Problem requirements –
Collect each line of the records containing the string "lesportesenre".

☆ ☆ ☆ ☆ ☆ ☆ ☆

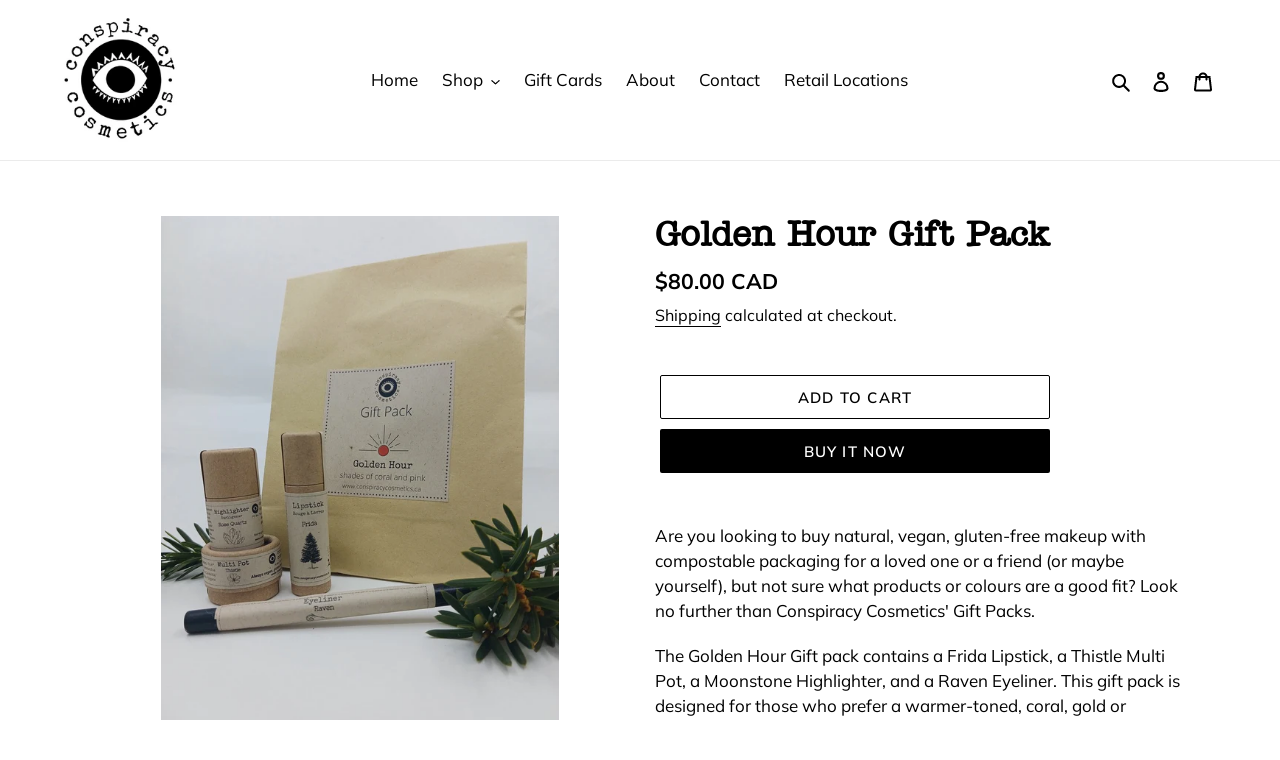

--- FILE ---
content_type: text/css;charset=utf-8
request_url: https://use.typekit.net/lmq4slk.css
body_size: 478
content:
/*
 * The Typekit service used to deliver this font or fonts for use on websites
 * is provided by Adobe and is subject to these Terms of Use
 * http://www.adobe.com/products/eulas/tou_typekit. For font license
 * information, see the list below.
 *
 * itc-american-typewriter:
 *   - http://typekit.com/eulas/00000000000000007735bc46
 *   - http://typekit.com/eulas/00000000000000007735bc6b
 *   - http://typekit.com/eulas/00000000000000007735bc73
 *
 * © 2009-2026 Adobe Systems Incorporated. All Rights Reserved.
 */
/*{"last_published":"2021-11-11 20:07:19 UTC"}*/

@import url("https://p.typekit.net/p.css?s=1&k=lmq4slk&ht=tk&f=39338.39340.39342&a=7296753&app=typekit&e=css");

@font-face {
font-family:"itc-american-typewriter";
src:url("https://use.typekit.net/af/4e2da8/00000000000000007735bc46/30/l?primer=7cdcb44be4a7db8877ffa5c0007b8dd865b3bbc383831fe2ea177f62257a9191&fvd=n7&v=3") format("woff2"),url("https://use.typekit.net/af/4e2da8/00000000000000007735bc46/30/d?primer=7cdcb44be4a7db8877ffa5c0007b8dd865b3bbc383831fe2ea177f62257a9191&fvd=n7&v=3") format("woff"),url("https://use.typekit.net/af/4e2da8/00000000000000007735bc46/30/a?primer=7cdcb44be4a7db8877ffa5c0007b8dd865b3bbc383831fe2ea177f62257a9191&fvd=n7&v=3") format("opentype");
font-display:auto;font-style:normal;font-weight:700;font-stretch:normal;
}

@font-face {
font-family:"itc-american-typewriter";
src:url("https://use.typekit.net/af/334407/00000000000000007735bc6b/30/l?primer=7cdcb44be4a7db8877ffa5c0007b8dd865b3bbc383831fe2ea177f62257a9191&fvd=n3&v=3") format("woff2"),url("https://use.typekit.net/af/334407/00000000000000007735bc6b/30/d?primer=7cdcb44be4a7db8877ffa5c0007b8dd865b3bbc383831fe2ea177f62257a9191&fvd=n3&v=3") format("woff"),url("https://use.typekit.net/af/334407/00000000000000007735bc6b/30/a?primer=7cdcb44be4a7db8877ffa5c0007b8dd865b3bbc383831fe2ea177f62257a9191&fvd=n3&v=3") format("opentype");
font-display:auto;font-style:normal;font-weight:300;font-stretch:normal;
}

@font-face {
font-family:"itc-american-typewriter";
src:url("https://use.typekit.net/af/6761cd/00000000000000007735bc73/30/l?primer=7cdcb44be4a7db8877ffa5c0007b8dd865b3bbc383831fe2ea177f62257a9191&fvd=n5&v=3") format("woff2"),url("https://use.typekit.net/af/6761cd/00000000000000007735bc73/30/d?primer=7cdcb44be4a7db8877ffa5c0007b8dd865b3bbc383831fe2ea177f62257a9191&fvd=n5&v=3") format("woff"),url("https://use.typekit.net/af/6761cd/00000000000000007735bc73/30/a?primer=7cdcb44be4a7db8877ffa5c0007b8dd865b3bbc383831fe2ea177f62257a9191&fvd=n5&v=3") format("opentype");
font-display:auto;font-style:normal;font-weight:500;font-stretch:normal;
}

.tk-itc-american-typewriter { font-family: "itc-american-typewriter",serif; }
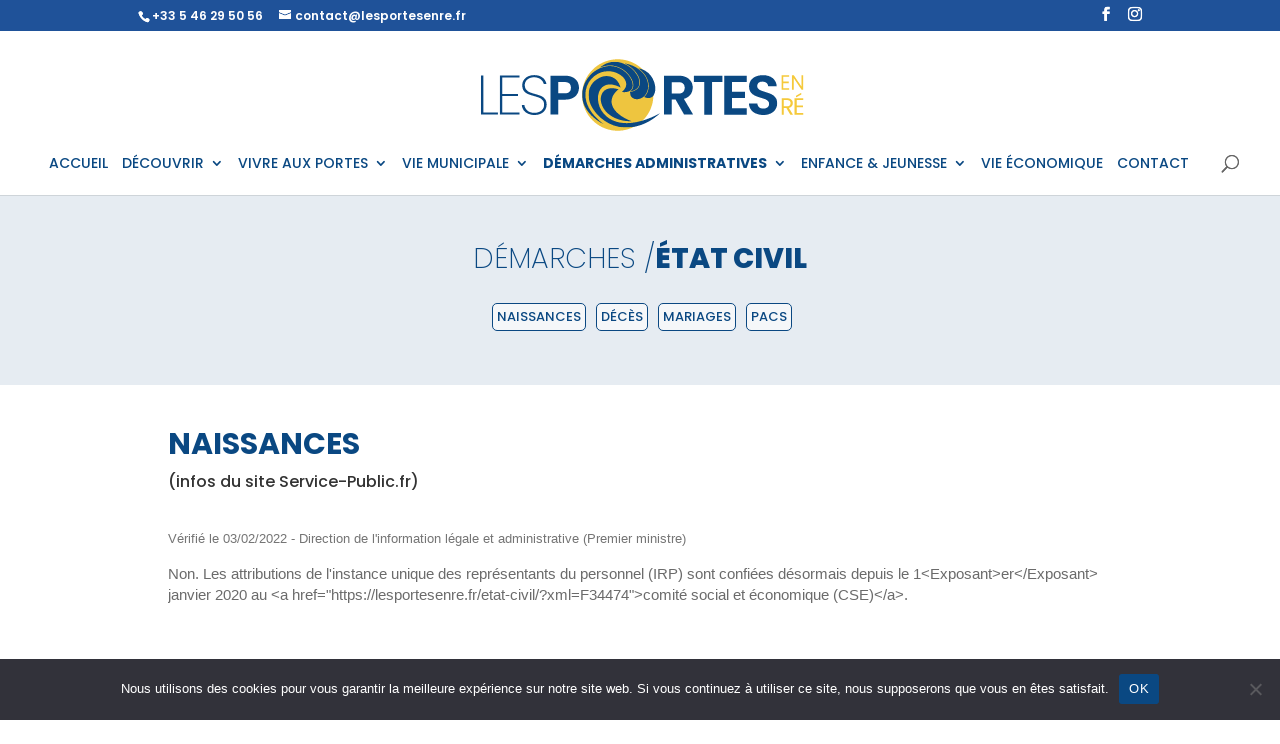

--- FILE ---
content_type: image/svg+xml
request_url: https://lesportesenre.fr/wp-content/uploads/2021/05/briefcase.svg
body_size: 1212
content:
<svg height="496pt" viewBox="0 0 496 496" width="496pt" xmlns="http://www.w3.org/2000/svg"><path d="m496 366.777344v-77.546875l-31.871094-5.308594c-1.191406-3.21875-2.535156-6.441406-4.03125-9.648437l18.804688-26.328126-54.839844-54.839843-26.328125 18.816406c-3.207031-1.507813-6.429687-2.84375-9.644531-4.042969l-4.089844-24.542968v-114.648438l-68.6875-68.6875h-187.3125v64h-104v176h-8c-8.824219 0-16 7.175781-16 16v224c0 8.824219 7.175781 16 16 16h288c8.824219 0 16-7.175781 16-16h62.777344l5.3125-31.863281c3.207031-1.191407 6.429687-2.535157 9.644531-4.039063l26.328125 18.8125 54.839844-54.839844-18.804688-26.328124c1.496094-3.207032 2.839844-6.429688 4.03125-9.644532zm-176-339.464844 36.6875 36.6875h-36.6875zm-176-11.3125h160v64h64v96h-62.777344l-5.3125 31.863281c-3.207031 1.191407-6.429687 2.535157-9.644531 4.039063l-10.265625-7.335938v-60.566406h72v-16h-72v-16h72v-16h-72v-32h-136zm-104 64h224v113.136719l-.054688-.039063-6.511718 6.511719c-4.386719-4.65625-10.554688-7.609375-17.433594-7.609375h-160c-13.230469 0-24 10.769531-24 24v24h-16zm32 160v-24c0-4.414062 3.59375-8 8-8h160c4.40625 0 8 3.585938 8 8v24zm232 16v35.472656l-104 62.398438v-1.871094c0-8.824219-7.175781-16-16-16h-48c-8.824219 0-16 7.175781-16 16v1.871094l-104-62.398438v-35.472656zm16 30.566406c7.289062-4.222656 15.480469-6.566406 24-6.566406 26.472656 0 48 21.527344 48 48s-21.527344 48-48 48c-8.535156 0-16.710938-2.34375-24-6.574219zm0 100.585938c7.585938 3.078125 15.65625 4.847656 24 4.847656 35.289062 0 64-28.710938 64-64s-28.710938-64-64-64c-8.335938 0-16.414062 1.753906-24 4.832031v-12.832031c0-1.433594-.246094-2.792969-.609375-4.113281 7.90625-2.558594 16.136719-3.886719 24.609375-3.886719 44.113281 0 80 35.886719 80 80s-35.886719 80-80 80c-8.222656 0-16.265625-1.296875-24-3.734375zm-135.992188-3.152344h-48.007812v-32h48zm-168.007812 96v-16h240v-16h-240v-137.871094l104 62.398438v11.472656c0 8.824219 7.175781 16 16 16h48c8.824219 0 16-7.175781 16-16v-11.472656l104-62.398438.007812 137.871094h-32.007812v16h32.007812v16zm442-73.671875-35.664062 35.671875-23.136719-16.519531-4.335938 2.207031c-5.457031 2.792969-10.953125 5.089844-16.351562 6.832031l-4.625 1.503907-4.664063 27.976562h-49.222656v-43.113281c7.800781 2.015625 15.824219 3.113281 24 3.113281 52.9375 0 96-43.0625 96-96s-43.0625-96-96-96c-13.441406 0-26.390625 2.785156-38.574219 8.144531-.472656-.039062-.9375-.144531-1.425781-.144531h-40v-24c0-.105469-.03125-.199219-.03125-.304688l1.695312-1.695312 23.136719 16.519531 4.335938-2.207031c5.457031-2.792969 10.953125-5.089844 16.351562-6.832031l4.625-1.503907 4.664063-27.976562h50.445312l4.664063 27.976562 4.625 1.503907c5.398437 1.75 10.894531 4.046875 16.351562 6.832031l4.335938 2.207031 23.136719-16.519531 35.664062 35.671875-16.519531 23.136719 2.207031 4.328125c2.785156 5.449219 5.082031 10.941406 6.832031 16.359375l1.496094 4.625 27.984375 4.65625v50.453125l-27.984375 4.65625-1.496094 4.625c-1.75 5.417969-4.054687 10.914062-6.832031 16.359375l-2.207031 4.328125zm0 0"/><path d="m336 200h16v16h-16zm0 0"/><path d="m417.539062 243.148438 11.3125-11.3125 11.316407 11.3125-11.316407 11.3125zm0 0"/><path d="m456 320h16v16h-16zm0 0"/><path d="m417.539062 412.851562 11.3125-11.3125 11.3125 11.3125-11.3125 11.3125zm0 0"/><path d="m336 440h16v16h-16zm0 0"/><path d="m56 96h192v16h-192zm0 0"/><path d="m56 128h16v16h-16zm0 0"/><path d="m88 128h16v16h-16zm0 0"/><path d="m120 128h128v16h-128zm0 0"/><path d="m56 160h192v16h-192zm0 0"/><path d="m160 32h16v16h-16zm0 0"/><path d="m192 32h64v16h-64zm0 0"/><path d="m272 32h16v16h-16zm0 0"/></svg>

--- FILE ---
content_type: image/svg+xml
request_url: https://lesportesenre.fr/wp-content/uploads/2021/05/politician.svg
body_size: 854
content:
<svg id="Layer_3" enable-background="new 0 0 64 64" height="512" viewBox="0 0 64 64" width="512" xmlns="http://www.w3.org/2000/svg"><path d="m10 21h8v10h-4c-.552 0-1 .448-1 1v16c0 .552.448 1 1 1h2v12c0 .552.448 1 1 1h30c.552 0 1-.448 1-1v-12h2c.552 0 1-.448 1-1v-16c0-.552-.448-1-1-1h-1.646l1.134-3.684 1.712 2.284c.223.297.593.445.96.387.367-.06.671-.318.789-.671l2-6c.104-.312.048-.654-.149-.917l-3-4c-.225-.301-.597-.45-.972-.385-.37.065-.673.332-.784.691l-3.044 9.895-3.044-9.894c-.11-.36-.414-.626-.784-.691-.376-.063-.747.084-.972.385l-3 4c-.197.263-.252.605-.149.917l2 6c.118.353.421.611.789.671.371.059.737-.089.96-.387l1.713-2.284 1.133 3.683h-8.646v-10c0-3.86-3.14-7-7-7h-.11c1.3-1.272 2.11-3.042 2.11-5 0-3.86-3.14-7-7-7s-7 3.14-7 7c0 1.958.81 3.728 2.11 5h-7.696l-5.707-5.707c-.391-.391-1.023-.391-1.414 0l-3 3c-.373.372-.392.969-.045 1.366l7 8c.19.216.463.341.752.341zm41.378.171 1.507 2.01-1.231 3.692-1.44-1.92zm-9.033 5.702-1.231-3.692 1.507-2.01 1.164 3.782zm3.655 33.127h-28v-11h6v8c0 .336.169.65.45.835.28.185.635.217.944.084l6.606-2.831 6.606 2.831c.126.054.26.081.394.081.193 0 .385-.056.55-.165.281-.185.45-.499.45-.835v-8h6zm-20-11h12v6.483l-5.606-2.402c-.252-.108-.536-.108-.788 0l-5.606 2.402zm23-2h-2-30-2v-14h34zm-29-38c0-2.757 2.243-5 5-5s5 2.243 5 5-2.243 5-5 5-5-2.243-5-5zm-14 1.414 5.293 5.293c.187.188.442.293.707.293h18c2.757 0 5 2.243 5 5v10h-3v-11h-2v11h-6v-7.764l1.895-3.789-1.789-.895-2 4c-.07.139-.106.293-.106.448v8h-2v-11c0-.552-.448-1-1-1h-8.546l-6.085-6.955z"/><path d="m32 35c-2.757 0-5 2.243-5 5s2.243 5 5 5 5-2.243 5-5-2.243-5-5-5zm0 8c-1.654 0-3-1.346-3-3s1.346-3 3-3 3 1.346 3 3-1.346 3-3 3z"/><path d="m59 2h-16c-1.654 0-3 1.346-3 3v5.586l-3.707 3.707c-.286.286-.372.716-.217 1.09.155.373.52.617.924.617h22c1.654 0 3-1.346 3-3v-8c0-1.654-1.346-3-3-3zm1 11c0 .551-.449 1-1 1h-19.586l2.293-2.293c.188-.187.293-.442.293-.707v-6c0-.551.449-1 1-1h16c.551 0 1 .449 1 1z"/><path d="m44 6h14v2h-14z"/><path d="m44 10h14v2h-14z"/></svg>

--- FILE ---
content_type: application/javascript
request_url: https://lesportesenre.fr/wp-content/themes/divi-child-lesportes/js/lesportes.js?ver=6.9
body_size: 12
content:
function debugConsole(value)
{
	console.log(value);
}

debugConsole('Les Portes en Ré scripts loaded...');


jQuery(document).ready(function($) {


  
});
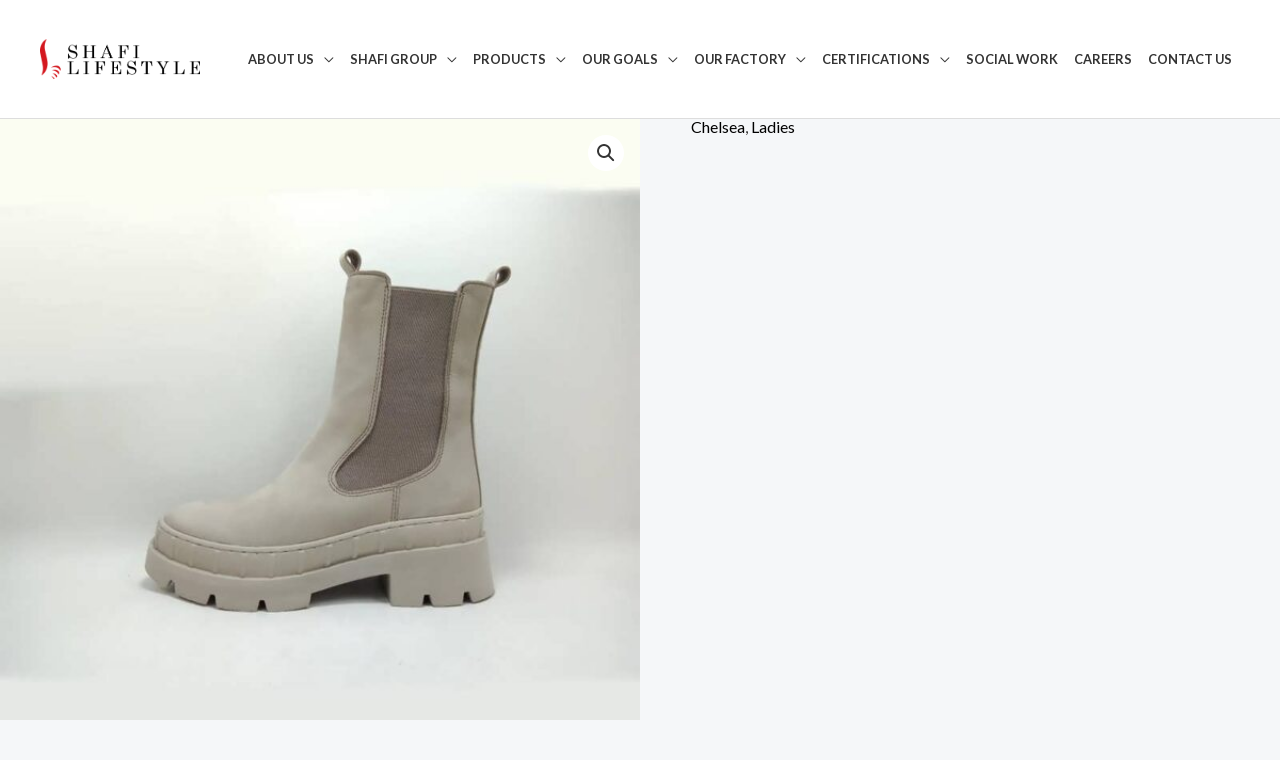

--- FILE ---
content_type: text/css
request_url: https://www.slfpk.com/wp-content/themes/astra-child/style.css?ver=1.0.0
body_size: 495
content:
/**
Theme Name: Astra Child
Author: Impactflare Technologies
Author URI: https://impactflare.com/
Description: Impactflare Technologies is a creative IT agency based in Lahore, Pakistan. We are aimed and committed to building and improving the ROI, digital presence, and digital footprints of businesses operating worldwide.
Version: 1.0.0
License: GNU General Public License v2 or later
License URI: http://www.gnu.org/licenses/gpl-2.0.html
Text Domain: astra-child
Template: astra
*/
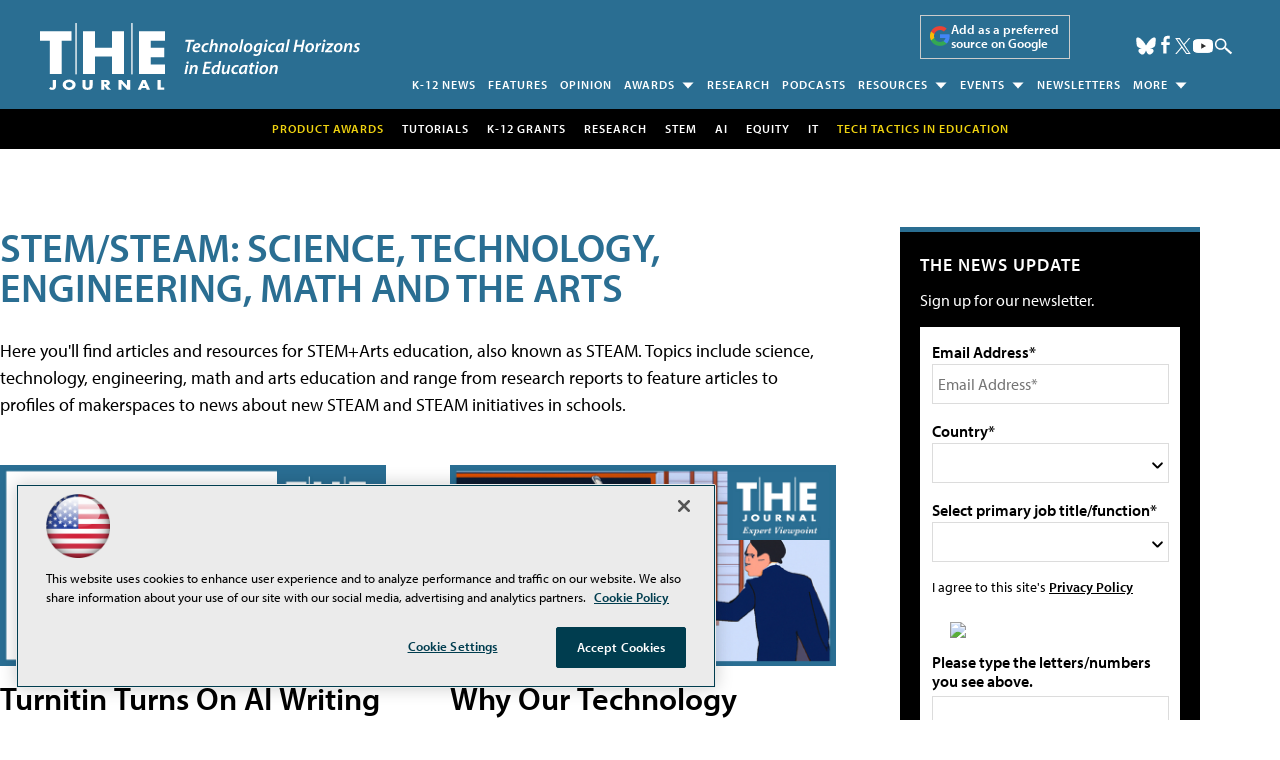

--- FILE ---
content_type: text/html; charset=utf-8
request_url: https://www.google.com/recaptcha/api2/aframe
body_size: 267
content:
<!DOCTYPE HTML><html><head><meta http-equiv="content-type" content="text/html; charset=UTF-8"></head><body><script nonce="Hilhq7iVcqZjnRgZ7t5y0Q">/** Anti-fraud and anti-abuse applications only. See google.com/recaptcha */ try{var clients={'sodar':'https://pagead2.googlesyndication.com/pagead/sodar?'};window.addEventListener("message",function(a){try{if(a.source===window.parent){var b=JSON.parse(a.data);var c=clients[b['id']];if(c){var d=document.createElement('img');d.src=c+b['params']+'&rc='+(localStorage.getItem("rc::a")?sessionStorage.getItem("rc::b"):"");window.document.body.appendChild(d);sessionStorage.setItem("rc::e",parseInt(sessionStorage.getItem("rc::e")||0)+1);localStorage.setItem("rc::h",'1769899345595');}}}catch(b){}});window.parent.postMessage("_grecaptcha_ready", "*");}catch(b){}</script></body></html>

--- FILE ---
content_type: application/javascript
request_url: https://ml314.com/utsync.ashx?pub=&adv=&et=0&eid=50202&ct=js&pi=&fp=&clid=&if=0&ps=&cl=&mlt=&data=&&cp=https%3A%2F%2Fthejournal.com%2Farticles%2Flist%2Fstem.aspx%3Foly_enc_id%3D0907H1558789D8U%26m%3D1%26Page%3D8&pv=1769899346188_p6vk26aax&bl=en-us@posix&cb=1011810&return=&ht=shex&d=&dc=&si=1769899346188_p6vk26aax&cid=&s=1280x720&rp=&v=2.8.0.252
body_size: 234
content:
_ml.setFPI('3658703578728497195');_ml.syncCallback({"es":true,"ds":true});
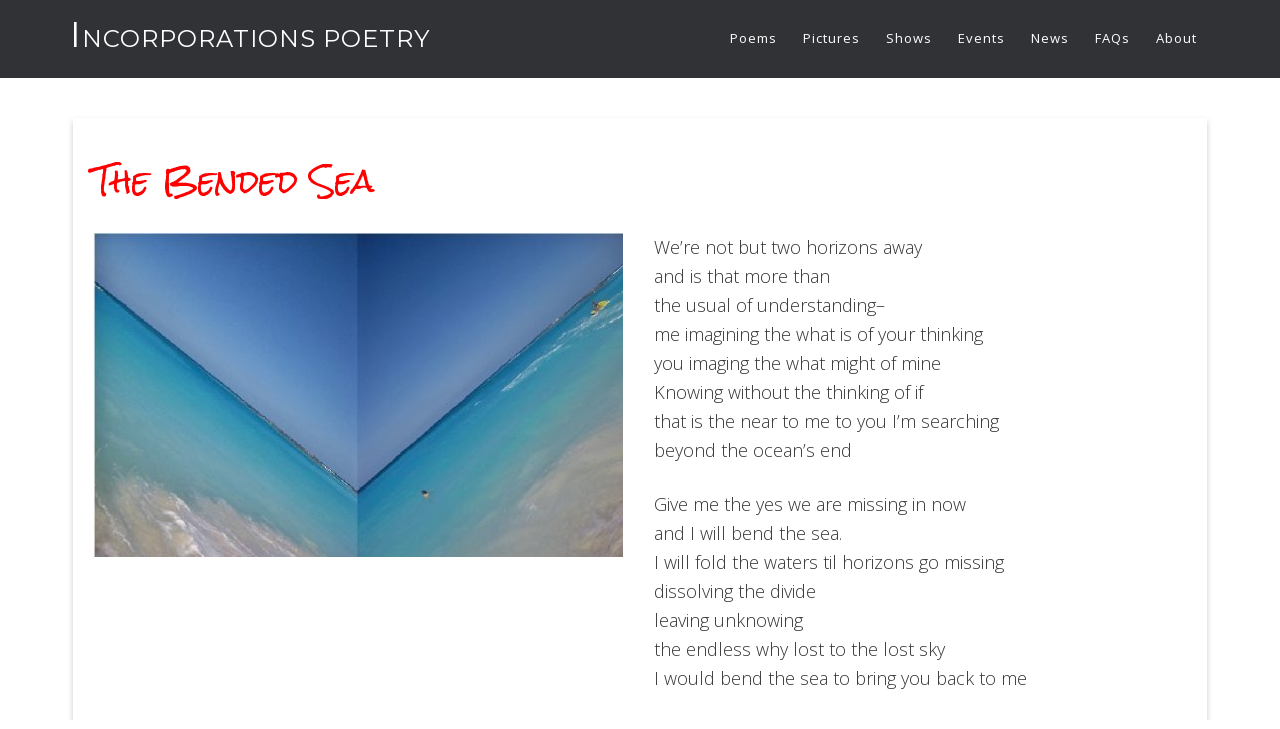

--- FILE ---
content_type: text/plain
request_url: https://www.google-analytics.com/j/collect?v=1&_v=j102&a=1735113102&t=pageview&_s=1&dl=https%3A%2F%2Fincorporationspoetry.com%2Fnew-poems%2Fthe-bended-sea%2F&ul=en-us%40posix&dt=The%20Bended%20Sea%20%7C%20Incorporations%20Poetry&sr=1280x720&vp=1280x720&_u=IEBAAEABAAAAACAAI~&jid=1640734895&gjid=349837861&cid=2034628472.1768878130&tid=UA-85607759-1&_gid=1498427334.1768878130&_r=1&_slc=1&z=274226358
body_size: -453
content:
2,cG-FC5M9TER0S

☆ ☆ ☆ ☆ ☆ ☆ ☆

Written answer –
request_url: https://lesportesenre.fr/wp-content/uploads/2021/05/briefcase.svg
request_url: https://lesportesenre.fr/wp-content/uploads/2021/05/politician.svg
request_url: https://lesportesenre.fr/wp-content/themes/divi-child-lesportes/js/lesportes.js?ver=6.9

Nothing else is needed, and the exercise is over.